§ Exercise description:
Take the records below and copy them exactly.

§ Data records:
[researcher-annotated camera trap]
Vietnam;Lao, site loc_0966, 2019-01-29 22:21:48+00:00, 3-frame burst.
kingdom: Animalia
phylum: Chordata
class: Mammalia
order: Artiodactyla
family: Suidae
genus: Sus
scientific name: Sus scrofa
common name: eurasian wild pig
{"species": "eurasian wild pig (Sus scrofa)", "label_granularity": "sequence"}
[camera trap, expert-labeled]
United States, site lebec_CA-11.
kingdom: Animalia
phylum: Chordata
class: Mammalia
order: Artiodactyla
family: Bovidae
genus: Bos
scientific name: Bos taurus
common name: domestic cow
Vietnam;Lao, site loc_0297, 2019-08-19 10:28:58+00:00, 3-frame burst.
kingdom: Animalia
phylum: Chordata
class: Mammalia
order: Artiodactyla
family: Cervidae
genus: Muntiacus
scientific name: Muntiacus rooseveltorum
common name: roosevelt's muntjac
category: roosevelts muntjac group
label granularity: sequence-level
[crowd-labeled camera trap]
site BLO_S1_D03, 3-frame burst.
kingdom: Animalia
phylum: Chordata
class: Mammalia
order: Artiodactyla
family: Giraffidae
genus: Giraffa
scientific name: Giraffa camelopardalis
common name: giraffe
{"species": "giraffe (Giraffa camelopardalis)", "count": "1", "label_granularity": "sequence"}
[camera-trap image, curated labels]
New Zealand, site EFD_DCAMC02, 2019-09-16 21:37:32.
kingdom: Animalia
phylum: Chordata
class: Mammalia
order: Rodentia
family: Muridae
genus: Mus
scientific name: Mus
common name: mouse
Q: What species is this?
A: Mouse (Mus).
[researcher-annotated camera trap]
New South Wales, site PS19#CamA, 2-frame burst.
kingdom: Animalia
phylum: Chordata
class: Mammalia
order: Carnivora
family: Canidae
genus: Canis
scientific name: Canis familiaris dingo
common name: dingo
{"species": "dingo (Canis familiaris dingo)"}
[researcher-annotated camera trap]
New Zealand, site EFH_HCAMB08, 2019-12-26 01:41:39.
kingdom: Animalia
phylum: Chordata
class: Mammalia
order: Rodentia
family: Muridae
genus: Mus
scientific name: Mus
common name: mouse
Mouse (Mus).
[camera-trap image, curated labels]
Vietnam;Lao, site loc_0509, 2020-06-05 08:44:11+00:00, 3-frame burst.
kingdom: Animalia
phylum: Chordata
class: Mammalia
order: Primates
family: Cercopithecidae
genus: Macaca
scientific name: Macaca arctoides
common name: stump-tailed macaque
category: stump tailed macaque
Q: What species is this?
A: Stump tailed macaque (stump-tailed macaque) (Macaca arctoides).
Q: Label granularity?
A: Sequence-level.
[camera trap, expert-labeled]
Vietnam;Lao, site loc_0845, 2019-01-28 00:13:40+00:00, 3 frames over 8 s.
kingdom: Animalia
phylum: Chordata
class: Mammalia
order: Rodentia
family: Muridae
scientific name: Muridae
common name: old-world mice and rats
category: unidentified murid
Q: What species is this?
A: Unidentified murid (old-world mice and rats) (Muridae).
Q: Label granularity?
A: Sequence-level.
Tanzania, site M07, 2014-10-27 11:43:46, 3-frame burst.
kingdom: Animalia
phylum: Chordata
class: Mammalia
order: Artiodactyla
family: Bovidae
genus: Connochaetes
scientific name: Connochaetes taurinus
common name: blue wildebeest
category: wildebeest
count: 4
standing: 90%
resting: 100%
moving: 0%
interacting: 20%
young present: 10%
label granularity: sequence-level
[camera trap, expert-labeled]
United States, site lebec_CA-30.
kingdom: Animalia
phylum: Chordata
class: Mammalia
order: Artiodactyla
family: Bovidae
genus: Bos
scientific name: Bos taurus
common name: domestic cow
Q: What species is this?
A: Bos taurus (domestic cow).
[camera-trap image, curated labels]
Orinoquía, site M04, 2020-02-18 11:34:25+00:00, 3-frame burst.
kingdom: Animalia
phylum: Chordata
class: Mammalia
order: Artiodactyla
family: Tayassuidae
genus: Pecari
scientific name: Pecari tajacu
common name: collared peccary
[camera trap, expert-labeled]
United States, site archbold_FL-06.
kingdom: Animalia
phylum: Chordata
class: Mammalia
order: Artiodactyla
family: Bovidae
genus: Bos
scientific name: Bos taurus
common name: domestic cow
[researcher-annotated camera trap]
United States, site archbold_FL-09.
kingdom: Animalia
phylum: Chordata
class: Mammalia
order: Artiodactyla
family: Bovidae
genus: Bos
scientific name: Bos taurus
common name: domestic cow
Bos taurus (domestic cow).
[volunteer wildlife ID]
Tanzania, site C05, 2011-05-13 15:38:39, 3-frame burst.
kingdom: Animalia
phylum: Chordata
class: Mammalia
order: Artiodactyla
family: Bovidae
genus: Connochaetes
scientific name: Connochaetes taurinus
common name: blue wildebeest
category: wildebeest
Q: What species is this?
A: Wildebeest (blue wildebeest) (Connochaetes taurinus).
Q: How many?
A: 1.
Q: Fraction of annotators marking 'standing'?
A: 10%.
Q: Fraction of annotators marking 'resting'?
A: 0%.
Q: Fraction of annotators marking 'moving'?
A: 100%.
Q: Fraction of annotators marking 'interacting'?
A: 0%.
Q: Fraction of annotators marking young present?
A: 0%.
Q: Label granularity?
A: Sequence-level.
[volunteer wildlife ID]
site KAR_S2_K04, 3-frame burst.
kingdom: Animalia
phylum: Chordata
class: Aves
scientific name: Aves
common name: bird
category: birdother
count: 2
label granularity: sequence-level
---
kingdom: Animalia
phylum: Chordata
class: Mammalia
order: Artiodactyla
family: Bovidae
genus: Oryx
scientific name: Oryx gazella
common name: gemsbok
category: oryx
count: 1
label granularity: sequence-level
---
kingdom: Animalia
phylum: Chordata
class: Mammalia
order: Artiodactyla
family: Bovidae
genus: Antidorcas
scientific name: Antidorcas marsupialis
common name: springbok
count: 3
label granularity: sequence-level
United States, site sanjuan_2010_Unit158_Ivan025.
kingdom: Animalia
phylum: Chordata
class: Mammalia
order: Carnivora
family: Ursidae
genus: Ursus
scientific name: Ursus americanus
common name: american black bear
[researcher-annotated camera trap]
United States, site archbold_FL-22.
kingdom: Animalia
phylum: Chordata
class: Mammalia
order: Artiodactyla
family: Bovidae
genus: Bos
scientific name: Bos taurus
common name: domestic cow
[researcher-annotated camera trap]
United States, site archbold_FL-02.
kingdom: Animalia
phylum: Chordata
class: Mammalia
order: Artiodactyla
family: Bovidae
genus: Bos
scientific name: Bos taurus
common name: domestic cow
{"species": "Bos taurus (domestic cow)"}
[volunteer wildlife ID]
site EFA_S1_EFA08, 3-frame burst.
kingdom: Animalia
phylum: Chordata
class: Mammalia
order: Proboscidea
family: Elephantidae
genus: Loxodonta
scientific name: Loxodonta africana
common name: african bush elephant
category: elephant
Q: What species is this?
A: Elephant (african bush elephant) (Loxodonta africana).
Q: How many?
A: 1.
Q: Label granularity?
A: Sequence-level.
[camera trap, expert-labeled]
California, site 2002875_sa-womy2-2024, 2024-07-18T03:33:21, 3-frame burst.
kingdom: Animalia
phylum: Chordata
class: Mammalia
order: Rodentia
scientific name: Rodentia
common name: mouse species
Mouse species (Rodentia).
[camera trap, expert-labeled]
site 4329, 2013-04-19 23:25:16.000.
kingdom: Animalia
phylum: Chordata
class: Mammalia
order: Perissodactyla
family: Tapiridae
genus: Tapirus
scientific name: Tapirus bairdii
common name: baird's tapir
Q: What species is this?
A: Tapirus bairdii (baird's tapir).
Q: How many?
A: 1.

§ The answer:
[researcher-annotated camera trap]
Vietnam;Lao, site loc_0966, 2019-01-29 22:21:48+00:00, 3-frame burst.
kingdom: Animalia
phylum: Chordata
class: Mammalia
order: Artiodactyla
family: Suidae
genus: Sus
scientific name: Sus scrofa
common name: eurasian wild pig
{"species": "eurasian wild pig (Sus scrofa)", "label_granularity": "sequence"}
[camera trap, expert-labeled]
United States, site lebec_CA-11.
kingdom: Animalia
phylum: Chordata
class: Mammalia
order: Artiodactyla
family: Bovidae
genus: Bos
scientific name: Bos taurus
common name: domestic cow
Vietnam;Lao, site loc_0297, 2019-08-19 10:28:58+00:00, 3-frame burst.
kingdom: Animalia
phylum: Chordata
class: Mammalia
order: Artiodactyla
family: Cervidae
genus: Muntiacus
scientific name: Muntiacus rooseveltorum
common name: roosevelt's muntjac
category: roosevelts muntjac group
label granularity: sequence-level
[crowd-labeled camera trap]
site BLO_S1_D03, 3-frame burst.
kingdom: Animalia
phylum: Chordata
class: Mammalia
order: Artiodactyla
family: Giraffidae
genus: Giraffa
scientific name: Giraffa camelopardalis
common name: giraffe
{"species": "giraffe (Giraffa camelopardalis)", "count": "1", "label_granularity": "sequence"}
[camera-trap image, curated labels]
New Zealand, site EFD_DCAMC02, 2019-09-16 21:37:32.
kingdom: Animalia
phylum: Chordata
class: Mammalia
order: Rodentia
family: Muridae
genus: Mus
scientific name: Mus
common name: mouse
Q: What species is this?
A: Mouse (Mus).
[researcher-annotated camera trap]
New South Wales, site PS19#CamA, 2-frame burst.
kingdom: Animalia
phylum: Chordata
class: Mammalia
order: Carnivora
family: Canidae
genus: Canis
scientific name: Canis familiaris dingo
common name: dingo
{"species": "dingo (Canis familiaris dingo)"}
[researcher-annotated camera trap]
New Zealand, site EFH_HCAMB08, 2019-12-26 01:41:39.
kingdom: Animalia
phylum: Chordata
class: Mammalia
order: Rodentia
family: Muridae
genus: Mus
scientific name: Mus
common name: mouse
Mouse (Mus).
[camera-trap image, curated labels]
Vietnam;Lao, site loc_0509, 2020-06-05 08:44:11+00:00, 3-frame burst.
kingdom: Animalia
phylum: Chordata
class: Mammalia
order: Primates
family: Cercopithecidae
genus: Macaca
scientific name: Macaca arctoides
common name: stump-tailed macaque
category: stump tailed macaque
Q: What species is this?
A: Stump tailed macaque (stump-tailed macaque) (Macaca arctoides).
Q: Label granularity?
A: Sequence-level.
[camera trap, expert-labeled]
Vietnam;Lao, site loc_0845, 2019-01-28 00:13:40+00:00, 3 frames over 8 s.
kingdom: Animalia
phylum: Chordata
class: Mammalia
order: Rodentia
family: Muridae
scientific name: Muridae
common name: old-world mice and rats
category: unidentified murid
Q: What species is this?
A: Unidentified murid (old-world mice and rats) (Muridae).
Q: Label granularity?
A: Sequence-level.
Tanzania, site M07, 2014-10-27 11:43:46, 3-frame burst.
kingdom: Animalia
phylum: Chordata
class: Mammalia
order: Artiodactyla
family: Bovidae
genus: Connochaetes
scientific name: Connochaetes taurinus
common name: blue wildebeest
category: wildebeest
count: 4
standing: 90%
resting: 100%
moving: 0%
interacting: 20%
young present: 10%
label granularity: sequence-level
[camera trap, expert-labeled]
United States, site lebec_CA-30.
kingdom: Animalia
phylum: Chordata
class: Mammalia
order: Artiodactyla
family: Bovidae
genus: Bos
scientific name: Bos taurus
common name: domestic cow
Q: What species is this?
A: Bos taurus (domestic cow).
[camera-trap image, curated labels]
Orinoquía, site M04, 2020-02-18 11:34:25+00:00, 3-frame burst.
kingdom: Animalia
phylum: Chordata
class: Mammalia
order: Artiodactyla
family: Tayassuidae
genus: Pecari
scientific name: Pecari tajacu
common name: collared peccary
[camera trap, expert-labeled]
United States, site archbold_FL-06.
kingdom: Animalia
phylum: Chordata
class: Mammalia
order: Artiodactyla
family: Bovidae
genus: Bos
scientific name: Bos taurus
common name: domestic cow
[researcher-annotated camera trap]
United States, site archbold_FL-09.
kingdom: Animalia
phylum: Chordata
class: Mammalia
order: Artiodactyla
family: Bovidae
genus: Bos
scientific name: Bos taurus
common name: domestic cow
Bos taurus (domestic cow).
[volunteer wildlife ID]
Tanzania, site C05, 2011-05-13 15:38:39, 3-frame burst.
kingdom: Animalia
phylum: Chordata
class: Mammalia
order: Artiodactyla
family: Bovidae
genus: Connochaetes
scientific name: Connochaetes taurinus
common name: blue wildebeest
category: wildebeest
Q: What species is this?
A: Wildebeest (blue wildebeest) (Connochaetes taurinus).
Q: How many?
A: 1.
Q: Fraction of annotators marking 'standing'?
A: 10%.
Q: Fraction of annotators marking 'resting'?
A: 0%.
Q: Fraction of annotators marking 'moving'?
A: 100%.
Q: Fraction of annotators marking 'interacting'?
A: 0%.
Q: Fraction of annotators marking young present?
A: 0%.
Q: Label granularity?
A: Sequence-level.
[volunteer wildlife ID]
site KAR_S2_K04, 3-frame burst.
kingdom: Animalia
phylum: Chordata
class: Aves
scientific name: Aves
common name: bird
category: birdother
count: 2
label granularity: sequence-level
---
kingdom: Animalia
phylum: Chordata
class: Mammalia
order: Artiodactyla
family: Bovidae
genus: Oryx
scientific name: Oryx gazella
common name: gemsbok
category: oryx
count: 1
label granularity: sequence-level
---
kingdom: Animalia
phylum: Chordata
class: Mammalia
order: Artiodactyla
family: Bovidae
genus: Antidorcas
scientific name: Antidorcas marsupialis
common name: springbok
count: 3
label granularity: sequence-level
United States, site sanjuan_2010_Unit158_Ivan025.
kingdom: Animalia
phylum: Chordata
class: Mammalia
order: Carnivora
family: Ursidae
genus: Ursus
scientific name: Ursus americanus
common name: american black bear
[researcher-annotated camera trap]
United States, site archbold_FL-22.
kingdom: Animalia
phylum: Chordata
class: Mammalia
order: Artiodactyla
family: Bovidae
genus: Bos
scientific name: Bos taurus
common name: domestic cow
[researcher-annotated camera trap]
United States, site archbold_FL-02.
kingdom: Animalia
phylum: Chordata
class: Mammalia
order: Artiodactyla
family: Bovidae
genus: Bos
scientific name: Bos taurus
common name: domestic cow
{"species": "Bos taurus (domestic cow)"}
[volunteer wildlife ID]
site EFA_S1_EFA08, 3-frame burst.
kingdom: Animalia
phylum: Chordata
class: Mammalia
order: Proboscidea
family: Elephantidae
genus: Loxodonta
scientific name: Loxodonta africana
common name: african bush elephant
category: elephant
Q: What species is this?
A: Elephant (african bush elephant) (Loxodonta africana).
Q: How many?
A: 1.
Q: Label granularity?
A: Sequence-level.
[camera trap, expert-labeled]
California, site 2002875_sa-womy2-2024, 2024-07-18T03:33:21, 3-frame burst.
kingdom: Animalia
phylum: Chordata
class: Mammalia
order: Rodentia
scientific name: Rodentia
common name: mouse species
Mouse species (Rodentia).
[camera trap, expert-labeled]
site 4329, 2013-04-19 23:25:16.000.
kingdom: Animalia
phylum: Chordata
class: Mammalia
order: Perissodactyla
family: Tapiridae
genus: Tapirus
scientific name: Tapirus bairdii
common name: baird's tapir
Q: What species is this?
A: Tapirus bairdii (baird's tapir).
Q: How many?
A: 1.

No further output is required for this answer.